[START DATA FOR THIS EXERCISE]

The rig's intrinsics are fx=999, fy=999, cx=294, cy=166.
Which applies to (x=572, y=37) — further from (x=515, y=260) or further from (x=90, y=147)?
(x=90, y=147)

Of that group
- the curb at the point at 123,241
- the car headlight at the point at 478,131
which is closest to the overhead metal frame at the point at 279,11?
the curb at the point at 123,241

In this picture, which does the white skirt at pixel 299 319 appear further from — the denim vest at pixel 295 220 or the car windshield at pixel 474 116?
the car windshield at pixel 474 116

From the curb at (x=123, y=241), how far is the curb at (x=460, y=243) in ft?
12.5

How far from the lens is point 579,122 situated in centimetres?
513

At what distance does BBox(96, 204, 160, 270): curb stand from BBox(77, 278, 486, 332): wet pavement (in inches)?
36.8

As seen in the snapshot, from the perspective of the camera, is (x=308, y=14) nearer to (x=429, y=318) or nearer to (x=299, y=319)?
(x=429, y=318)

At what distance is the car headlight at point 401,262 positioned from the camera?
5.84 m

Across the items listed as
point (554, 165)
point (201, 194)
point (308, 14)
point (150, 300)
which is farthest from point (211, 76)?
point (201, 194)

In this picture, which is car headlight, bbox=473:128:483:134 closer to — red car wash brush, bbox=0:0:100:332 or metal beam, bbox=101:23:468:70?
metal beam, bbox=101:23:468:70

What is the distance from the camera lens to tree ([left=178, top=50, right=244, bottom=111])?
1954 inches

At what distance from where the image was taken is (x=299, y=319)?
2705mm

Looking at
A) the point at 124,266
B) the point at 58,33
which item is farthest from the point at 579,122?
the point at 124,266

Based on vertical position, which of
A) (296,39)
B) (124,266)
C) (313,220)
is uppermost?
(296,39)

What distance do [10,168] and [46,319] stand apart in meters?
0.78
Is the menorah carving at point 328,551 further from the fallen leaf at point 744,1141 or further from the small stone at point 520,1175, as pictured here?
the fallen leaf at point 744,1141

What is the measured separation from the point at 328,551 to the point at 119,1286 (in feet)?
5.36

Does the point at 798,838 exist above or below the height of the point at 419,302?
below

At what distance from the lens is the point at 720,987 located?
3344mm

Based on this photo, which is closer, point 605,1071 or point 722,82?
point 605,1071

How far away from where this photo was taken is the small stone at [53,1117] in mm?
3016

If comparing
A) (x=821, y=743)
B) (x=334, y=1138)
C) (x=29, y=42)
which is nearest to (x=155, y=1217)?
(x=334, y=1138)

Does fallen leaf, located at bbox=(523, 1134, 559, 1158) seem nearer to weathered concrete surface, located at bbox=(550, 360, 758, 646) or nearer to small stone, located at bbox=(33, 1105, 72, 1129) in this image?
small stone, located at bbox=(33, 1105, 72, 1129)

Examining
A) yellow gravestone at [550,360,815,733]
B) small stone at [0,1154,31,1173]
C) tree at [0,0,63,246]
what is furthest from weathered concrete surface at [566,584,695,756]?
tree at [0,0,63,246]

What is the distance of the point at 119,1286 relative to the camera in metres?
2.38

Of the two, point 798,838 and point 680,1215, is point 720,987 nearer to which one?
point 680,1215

[END DATA FOR THIS EXERCISE]

**CHALLENGE**
From the records above, extract every entry verbatim.

**ANSWER TO THE EXERCISE**
The rig's intrinsics are fx=999, fy=999, cx=294, cy=166.
Which applies to (x=572, y=37) — further from (x=515, y=260) or further from (x=90, y=147)?
(x=90, y=147)

Of that group
- the curb at the point at 123,241
- the car headlight at the point at 478,131
which is closest to the overhead metal frame at the point at 279,11?
the curb at the point at 123,241

In this picture, which does the white skirt at pixel 299 319 appear further from — the denim vest at pixel 295 220 or the car windshield at pixel 474 116?
the car windshield at pixel 474 116

From the curb at (x=123, y=241), how far is the curb at (x=460, y=243) in ft?
12.5

How far from the lens is point 579,122 situated in centimetres?
513

At what distance does BBox(96, 204, 160, 270): curb stand from BBox(77, 278, 486, 332): wet pavement (in inches)?
36.8

As seen in the snapshot, from the perspective of the camera, is (x=308, y=14) nearer to (x=429, y=318) or nearer to (x=299, y=319)?
(x=429, y=318)

At what distance is the car headlight at point 401,262 positioned from the camera?
5.84 m

Across the items listed as
point (554, 165)
point (201, 194)
point (308, 14)
point (150, 300)
which is farthest from point (211, 76)?
point (201, 194)

In this picture, which is car headlight, bbox=473:128:483:134 closer to — red car wash brush, bbox=0:0:100:332 or metal beam, bbox=101:23:468:70?
metal beam, bbox=101:23:468:70

What is the distance from the camera lens to tree ([left=178, top=50, right=244, bottom=111])?
1954 inches

At what distance from where the image was taken is (x=299, y=319)?
2705mm

Looking at
A) the point at 124,266
B) the point at 58,33
which item is farthest from the point at 579,122?
the point at 124,266

Based on vertical position, which of
A) (296,39)
B) (124,266)
C) (313,220)
is uppermost?
(296,39)

What distance do [10,168] and [46,319] stand apart in meters?
0.78
Is the menorah carving at point 328,551 further from the fallen leaf at point 744,1141 or further from the small stone at point 520,1175, as pictured here?
the fallen leaf at point 744,1141

What is the measured separation from the point at 328,551 to the point at 119,1286 (in feet)?
5.36

Does the point at 798,838 exist above or below the height of the point at 419,302?
below

At what distance from the lens is the point at 720,987 located?
3344mm

Based on this photo, which is closer, point 605,1071 or point 722,82?
point 605,1071

How far away from where this photo was taken is the small stone at [53,1117] in mm?
3016

If comparing
A) (x=821, y=743)
B) (x=334, y=1138)
C) (x=29, y=42)
which is nearest to (x=155, y=1217)?
(x=334, y=1138)

Does fallen leaf, located at bbox=(523, 1134, 559, 1158) seem nearer to weathered concrete surface, located at bbox=(550, 360, 758, 646) or nearer to small stone, located at bbox=(33, 1105, 72, 1129) in this image?
small stone, located at bbox=(33, 1105, 72, 1129)

Examining
A) yellow gravestone at [550,360,815,733]
B) small stone at [0,1154,31,1173]
C) tree at [0,0,63,246]
what is furthest from weathered concrete surface at [566,584,695,756]?
tree at [0,0,63,246]

What is the distance of the point at 119,1286 relative to the camera in metres?
2.38

Of the two, point 798,838 and point 680,1215, is point 720,987 nearer to which one?
point 680,1215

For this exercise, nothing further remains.